__Required action__
After finding "площадка KazanExpress —" in the material below, output its line and every line after it through the last, exactly, but not the pictures.

__The data__
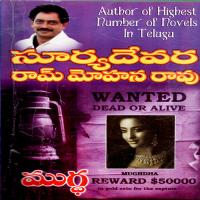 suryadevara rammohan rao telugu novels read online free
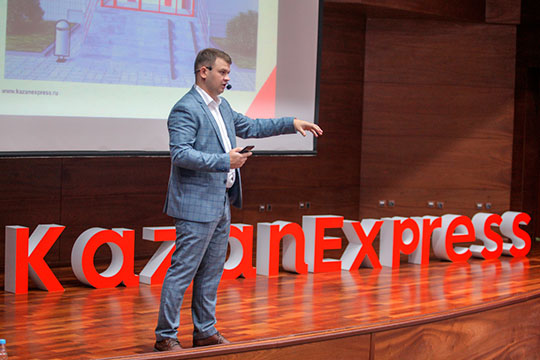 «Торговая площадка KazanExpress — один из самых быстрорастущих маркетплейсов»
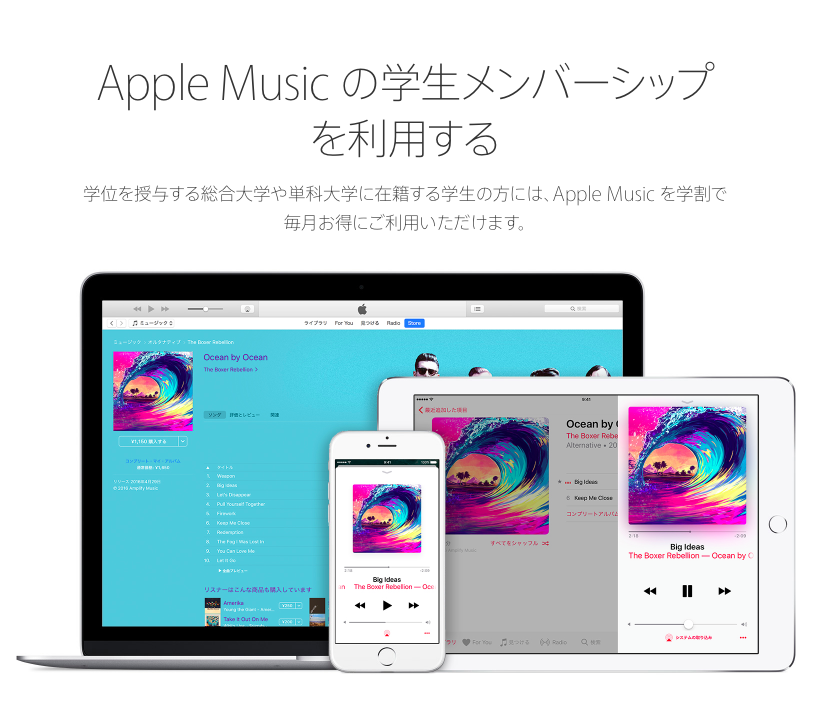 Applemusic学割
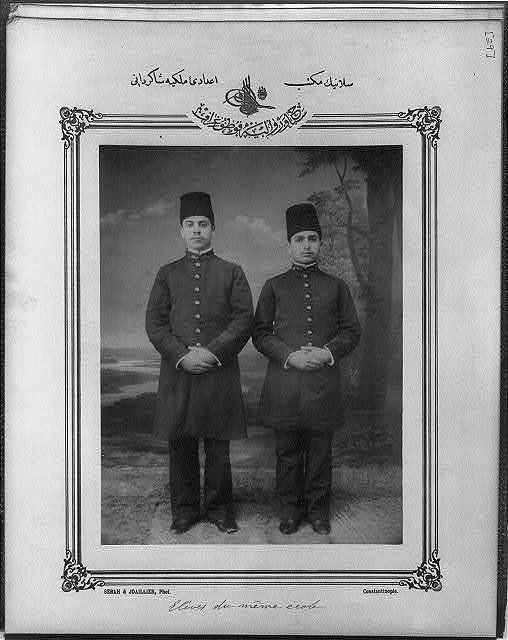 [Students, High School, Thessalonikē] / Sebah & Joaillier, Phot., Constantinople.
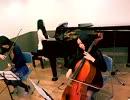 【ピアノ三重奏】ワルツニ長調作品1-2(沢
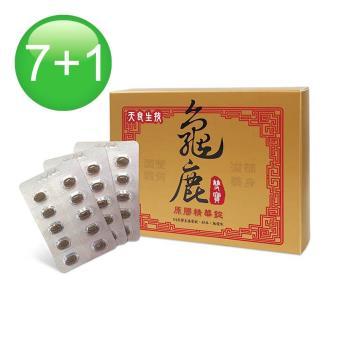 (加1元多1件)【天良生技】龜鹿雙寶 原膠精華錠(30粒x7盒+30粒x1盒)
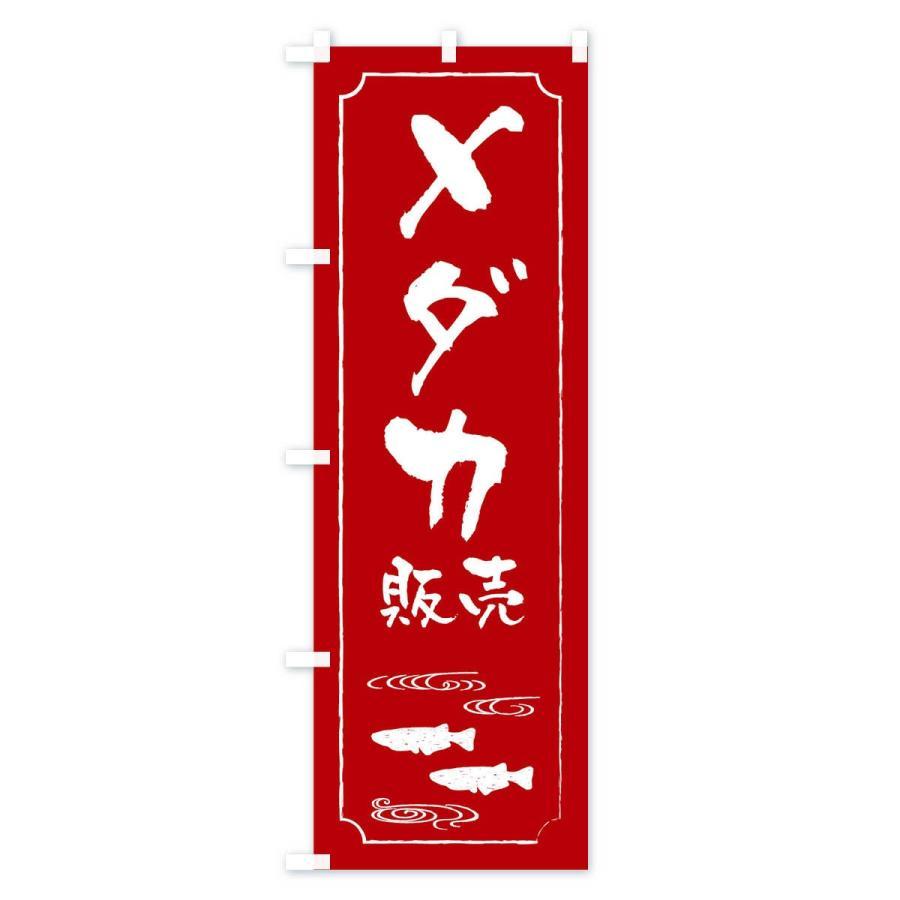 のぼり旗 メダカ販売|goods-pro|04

__Result__
 «Торговая площадка KazanExpress — один из самых быстрорастущих маркетплейсов»
 Applemusic学割
 [Students, High School, Thessalonikē] / Sebah & Joaillier, Phot., Constantinople.
 【ピアノ三重奏】ワルツニ長調作品1-2(沢
 (加1元多1件)【天良生技】龜鹿雙寶 原膠精華錠(30粒x7盒+30粒x1盒)
 のぼり旗 メダカ販売|goods-pro|04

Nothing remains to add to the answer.